To do = Of the material below, only the lines from the line containing "Consider this experimental" down to the line containing "Researchers used mutational" belong in the answer, written out exactly.
=== Supplied material ===
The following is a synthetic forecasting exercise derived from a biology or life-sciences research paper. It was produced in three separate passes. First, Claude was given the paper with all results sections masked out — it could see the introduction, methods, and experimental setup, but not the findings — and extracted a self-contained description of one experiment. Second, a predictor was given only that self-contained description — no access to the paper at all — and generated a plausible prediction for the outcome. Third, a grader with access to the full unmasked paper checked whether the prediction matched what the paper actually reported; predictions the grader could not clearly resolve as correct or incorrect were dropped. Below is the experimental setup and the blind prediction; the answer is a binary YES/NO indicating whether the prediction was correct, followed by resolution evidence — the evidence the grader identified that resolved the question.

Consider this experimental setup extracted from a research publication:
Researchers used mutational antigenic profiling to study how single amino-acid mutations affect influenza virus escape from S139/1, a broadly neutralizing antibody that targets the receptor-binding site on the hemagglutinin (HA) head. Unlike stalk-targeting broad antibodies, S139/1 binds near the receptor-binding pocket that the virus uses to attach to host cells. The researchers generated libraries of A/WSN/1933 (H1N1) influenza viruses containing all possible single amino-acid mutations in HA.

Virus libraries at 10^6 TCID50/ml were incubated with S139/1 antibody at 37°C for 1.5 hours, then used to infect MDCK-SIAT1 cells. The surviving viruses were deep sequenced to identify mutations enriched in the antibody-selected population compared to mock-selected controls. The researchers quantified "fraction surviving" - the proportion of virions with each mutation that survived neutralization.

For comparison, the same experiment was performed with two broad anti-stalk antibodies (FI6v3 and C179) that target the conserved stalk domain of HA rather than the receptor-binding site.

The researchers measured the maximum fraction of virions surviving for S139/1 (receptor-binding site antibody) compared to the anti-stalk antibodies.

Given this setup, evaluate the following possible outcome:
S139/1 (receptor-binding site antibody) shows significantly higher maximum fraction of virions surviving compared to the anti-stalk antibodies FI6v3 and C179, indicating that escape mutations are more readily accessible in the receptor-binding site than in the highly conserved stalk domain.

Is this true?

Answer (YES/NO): YES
===
Result below =
Consider this experimental setup extracted from a research publication:
Researchers used mutational antigenic profiling to study how single amino-acid mutations affect influenza virus escape from S139/1, a broadly neutralizing antibody that targets the receptor-binding site on the hemagglutinin (HA) head. Unlike stalk-targeting broad antibodies, S139/1 binds near the receptor-binding pocket that the virus uses to attach to host cells. The researchers generated libraries of A/WSN/1933 (H1N1) influenza viruses containing all possible single amino-acid mutations in HA.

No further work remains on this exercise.